╭──
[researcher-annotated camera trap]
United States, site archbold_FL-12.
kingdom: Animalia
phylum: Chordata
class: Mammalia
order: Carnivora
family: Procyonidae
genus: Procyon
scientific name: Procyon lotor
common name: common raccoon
╰──
╭──
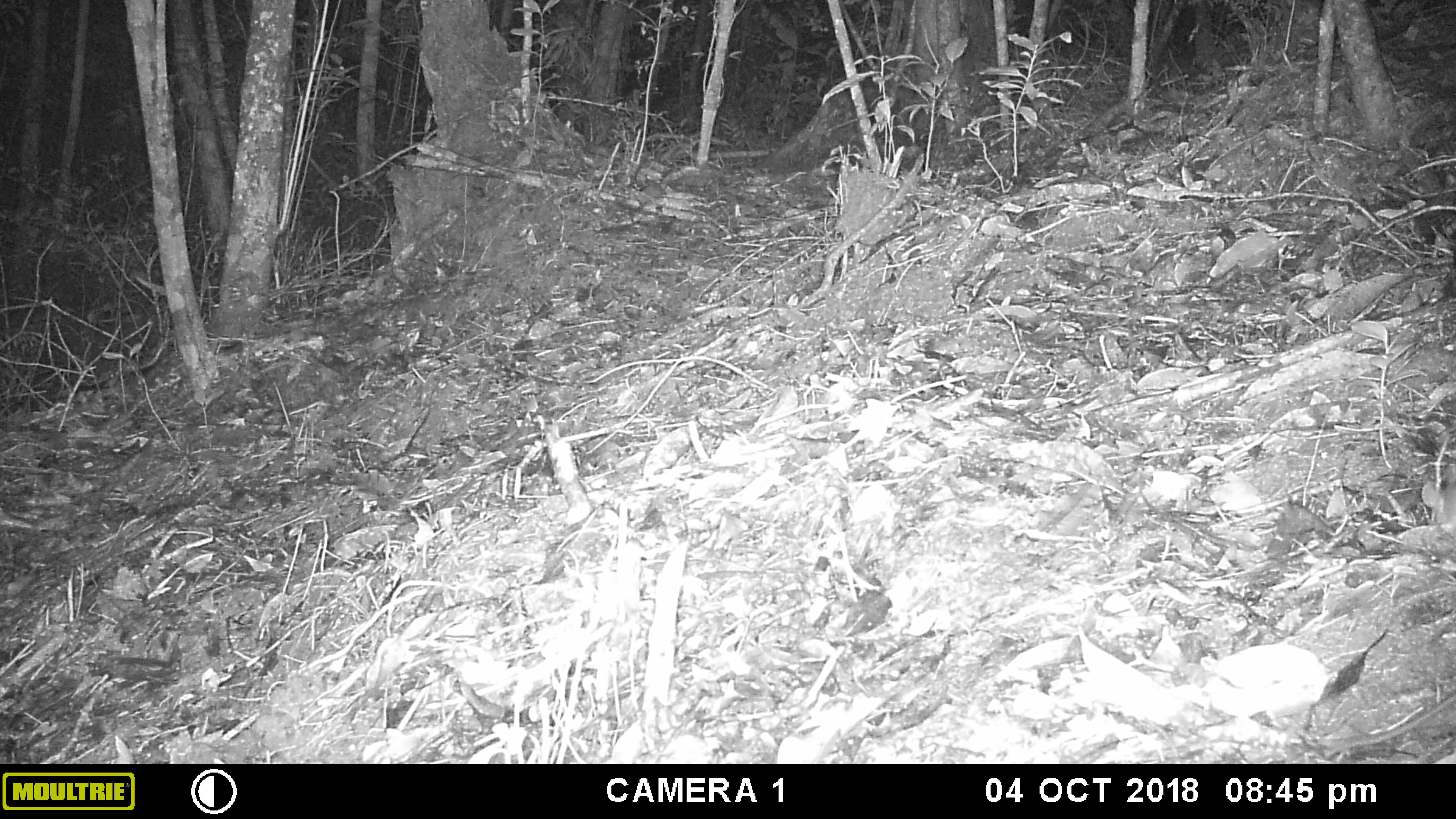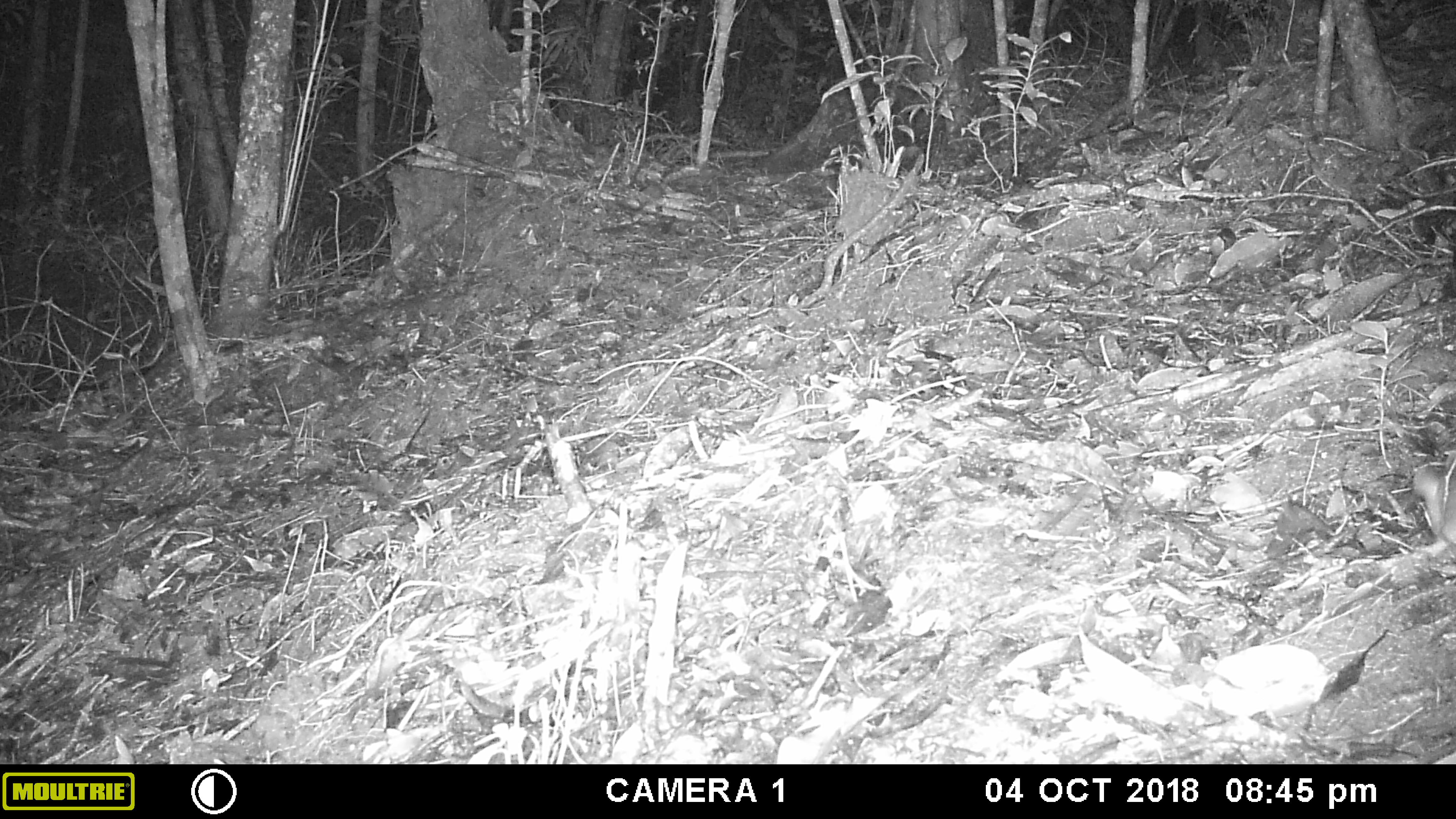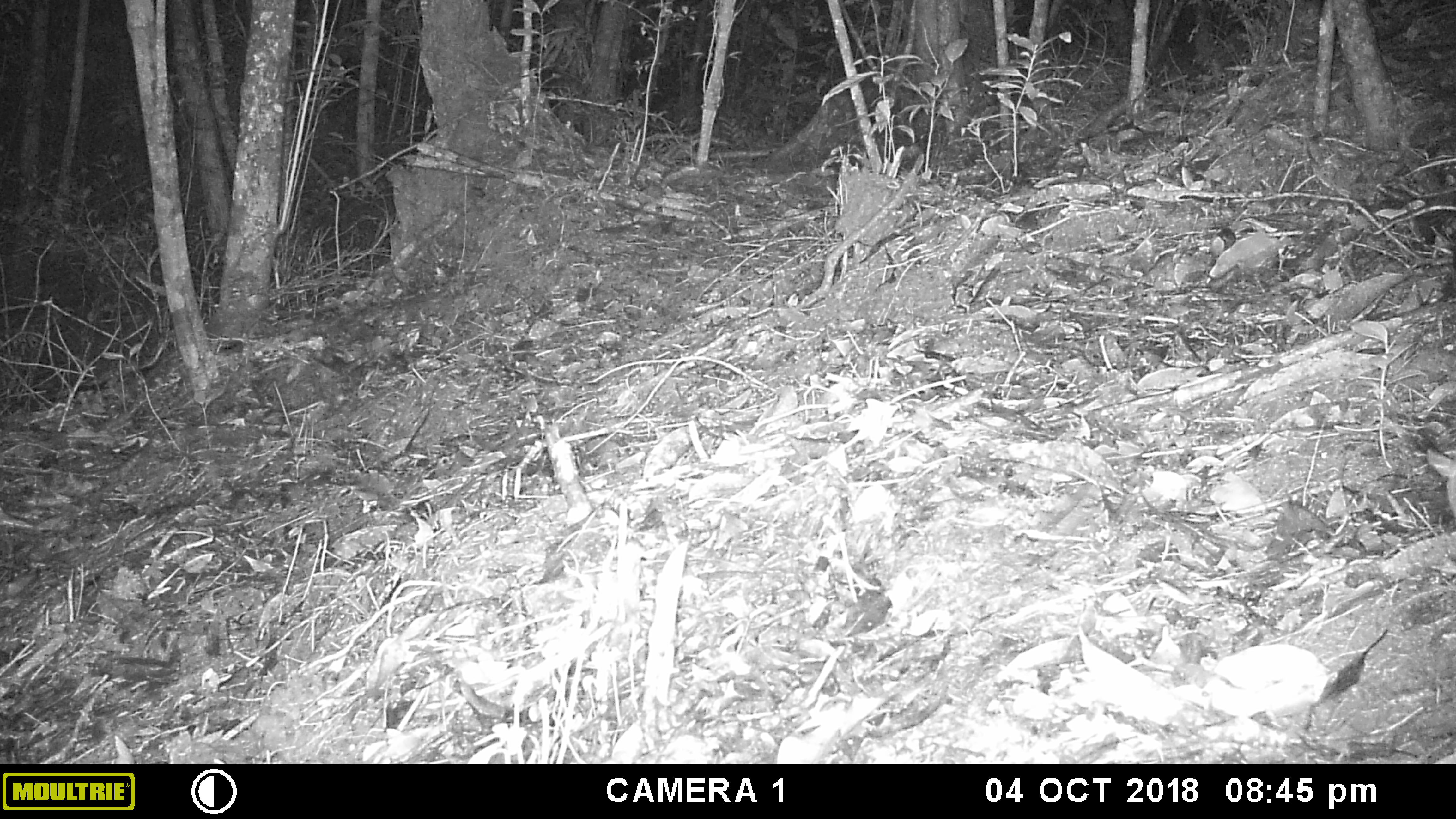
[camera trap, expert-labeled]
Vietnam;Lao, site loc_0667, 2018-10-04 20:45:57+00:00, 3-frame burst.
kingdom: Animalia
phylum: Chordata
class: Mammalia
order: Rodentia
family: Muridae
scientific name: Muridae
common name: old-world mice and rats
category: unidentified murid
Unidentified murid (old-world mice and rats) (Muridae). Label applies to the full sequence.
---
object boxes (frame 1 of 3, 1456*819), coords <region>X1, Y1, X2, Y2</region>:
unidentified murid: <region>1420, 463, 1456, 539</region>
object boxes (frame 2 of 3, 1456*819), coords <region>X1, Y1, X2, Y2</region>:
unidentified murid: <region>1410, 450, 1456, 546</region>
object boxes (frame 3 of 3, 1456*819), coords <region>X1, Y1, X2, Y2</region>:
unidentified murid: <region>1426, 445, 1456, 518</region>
╰──
What to work on: When you reach the line holding "United States, site archbold_FL-12." in the records above, begin reproducing exactly, stop after the line holding "common name: common raccoon", and output nothing else.

Answer space:
United States, site archbold_FL-12.
kingdom: Animalia
phylum: Chordata
class: Mammalia
order: Carnivora
family: Procyonidae
genus: Procyon
scientific name: Procyon lotor
common name: common raccoon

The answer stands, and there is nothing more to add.